Colombo Telegraph

Homosexuality, Happy Marriages & Mangala Saga

By Rajiva Wijesingha

Prof. Rajiva Wijesinha MP

Have only just seen Mangala Samaraweera’s bizarre assertion of innocence (his name in the old days) regarding his recent visit to New York with a gentleman from his personal bureau. It must have been someone with a particularly whimsical sense of humour who declared of young Sameera, as though it would crush all rumours, that ‘Manahara is the happily married father of a beautiful baby girl’.

Did Mangala realize when he signed off on this that the implication is that, had Sameera been unmarried, there might have been cause for worry about the public funds spent? Did he realize that, had Sameera been married, but not had children, beautiful or otherwise, the country might have thought the New York stay was for ulterior motives?

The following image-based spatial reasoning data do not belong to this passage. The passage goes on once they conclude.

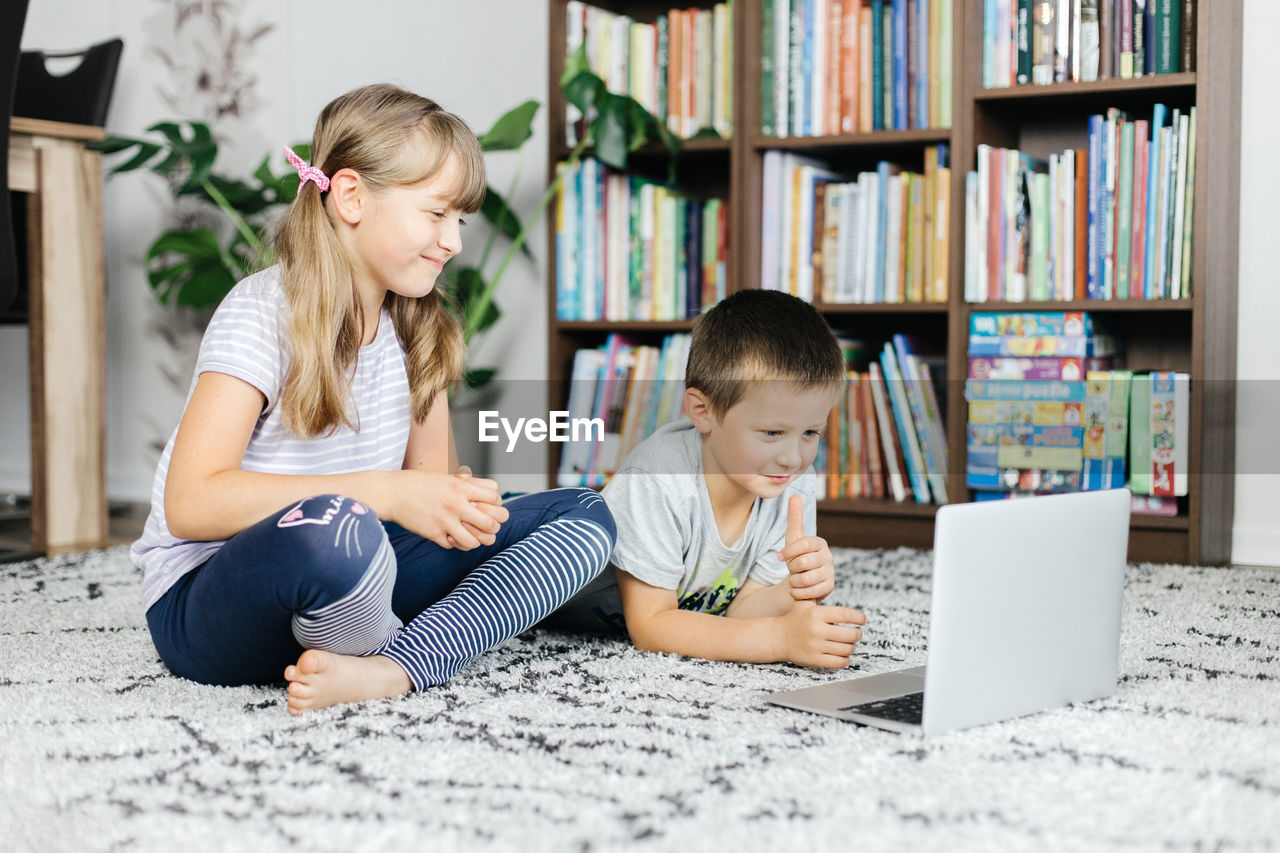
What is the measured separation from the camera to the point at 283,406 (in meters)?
1.12

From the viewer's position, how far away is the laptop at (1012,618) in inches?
35.4

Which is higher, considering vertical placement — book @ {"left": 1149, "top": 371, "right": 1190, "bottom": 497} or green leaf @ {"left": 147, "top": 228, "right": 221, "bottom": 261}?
green leaf @ {"left": 147, "top": 228, "right": 221, "bottom": 261}

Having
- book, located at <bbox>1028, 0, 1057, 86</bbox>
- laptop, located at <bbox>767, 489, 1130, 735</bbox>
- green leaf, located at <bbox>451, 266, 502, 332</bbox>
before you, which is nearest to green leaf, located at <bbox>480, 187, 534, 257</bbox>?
green leaf, located at <bbox>451, 266, 502, 332</bbox>

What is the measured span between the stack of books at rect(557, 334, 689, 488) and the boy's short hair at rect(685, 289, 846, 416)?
3.29 ft

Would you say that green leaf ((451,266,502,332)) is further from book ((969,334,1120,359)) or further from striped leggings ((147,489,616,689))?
striped leggings ((147,489,616,689))

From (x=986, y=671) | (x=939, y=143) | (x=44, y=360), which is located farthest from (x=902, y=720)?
(x=44, y=360)

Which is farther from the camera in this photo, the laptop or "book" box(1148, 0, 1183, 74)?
"book" box(1148, 0, 1183, 74)

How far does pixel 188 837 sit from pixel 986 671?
1.91 feet

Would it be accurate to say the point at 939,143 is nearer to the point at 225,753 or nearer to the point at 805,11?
the point at 805,11

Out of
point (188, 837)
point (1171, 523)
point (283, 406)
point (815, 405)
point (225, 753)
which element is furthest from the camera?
point (1171, 523)

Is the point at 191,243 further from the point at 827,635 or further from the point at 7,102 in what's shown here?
the point at 827,635

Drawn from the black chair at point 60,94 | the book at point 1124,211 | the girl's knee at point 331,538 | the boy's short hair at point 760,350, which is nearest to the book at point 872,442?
the book at point 1124,211

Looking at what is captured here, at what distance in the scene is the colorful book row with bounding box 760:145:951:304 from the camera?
83.7 inches

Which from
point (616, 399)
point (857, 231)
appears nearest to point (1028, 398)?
point (857, 231)
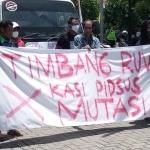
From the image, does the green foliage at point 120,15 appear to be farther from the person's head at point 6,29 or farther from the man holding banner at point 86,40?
the person's head at point 6,29

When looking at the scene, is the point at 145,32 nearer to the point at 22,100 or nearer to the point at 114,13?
the point at 22,100

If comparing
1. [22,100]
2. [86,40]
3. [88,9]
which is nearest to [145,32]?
[86,40]

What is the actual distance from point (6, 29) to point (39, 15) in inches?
166

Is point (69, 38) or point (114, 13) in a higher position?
point (69, 38)

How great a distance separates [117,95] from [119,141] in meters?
0.89

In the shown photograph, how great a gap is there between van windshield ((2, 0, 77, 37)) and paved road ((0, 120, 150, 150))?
4.08 meters

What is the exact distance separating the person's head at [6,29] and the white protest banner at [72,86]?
51 centimetres

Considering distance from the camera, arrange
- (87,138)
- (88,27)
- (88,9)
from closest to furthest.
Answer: (87,138) → (88,27) → (88,9)

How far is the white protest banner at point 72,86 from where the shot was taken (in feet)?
21.2

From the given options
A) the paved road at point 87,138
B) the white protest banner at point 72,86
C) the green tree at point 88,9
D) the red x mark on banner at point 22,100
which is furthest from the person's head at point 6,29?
the green tree at point 88,9

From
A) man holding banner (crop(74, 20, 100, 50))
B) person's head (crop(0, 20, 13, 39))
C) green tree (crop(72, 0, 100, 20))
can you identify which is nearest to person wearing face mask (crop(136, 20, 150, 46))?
man holding banner (crop(74, 20, 100, 50))

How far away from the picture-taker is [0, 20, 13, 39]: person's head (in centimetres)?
695

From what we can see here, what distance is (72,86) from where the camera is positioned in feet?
22.5

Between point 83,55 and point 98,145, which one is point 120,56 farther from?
point 98,145
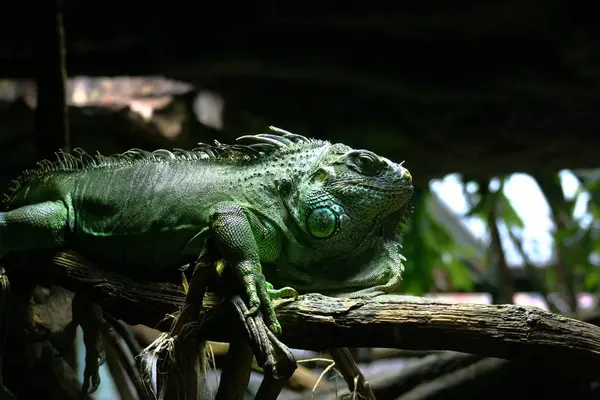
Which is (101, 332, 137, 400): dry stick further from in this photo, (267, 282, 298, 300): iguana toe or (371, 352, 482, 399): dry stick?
(267, 282, 298, 300): iguana toe

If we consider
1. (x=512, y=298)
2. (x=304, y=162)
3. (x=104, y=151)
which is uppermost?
(x=304, y=162)

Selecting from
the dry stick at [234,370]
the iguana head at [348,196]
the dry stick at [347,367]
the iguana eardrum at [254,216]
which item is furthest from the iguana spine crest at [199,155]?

All this is a great pity, because Mangala has never been hypocritical about himself, and he should have realized that the issue was the money spent, not about whether Sameera is happily or unhappily married. I now begin to understand why

Jayampathy Wickremaratne did not accept my suggestion, when we were drafting the manifesto, that the entire Bill of Rights he so efficiently put together at my urging way back in 2008/2009 be included. The Committee had been set up in accordance with a pledge in the 2005 Mahinda Chintanaya but had given up because I think Jayampathy was by then deeply suspicious of the President. Nevertheless he reactivated the Committee at my request when I became Secretary of the Ministry of Disaster Management and Human Rights (then too I had what more experienced politicians think is the simplistic view that a government should stand by the commitments in its manifesto).

The draft was good and I tried to get the Minister to put it on the agenda but he was nervous, since the President had also told him to hold back until after the election on the Human Rights Action Plan the Ministry had put together. That, thankfully, was adopted after the election even though the Ministry had been abolished. But there was no movement on the Bill of Rights, even though I asked the President to take it forward. His claim was that there were some things he did not want, and when I asked what, he said the Bill would legalize homosexuality. He declared that he would not allow prosecutions with regard to homosexuality, which seemed a silly position since the problem with the law is the fear and oppression it engenders.

But I was weak enough to suggest that he take out what he did not like and have the rest passed. He was however adamant, and said the matter could be taken up by Ranil. I suppose he thought that there was no chance of Ranil getting into power, but now that the impossible has happened, I hope the UNP at least will support the Bill when it is tabled. Perhaps we can then stop this nonsense about happy marriages, with or without beautiful daughters.

We should be concentrating on preventing waste and ensuring that public funds are spent for public purposes. I have suggested to Karu that the whole idea of a massive private office for Ministers is corrupting, with so many relations being appointed who fulfil no public purpose. But I fear that codes of conduct and streamlined administrative systems are of little interest to anyone else.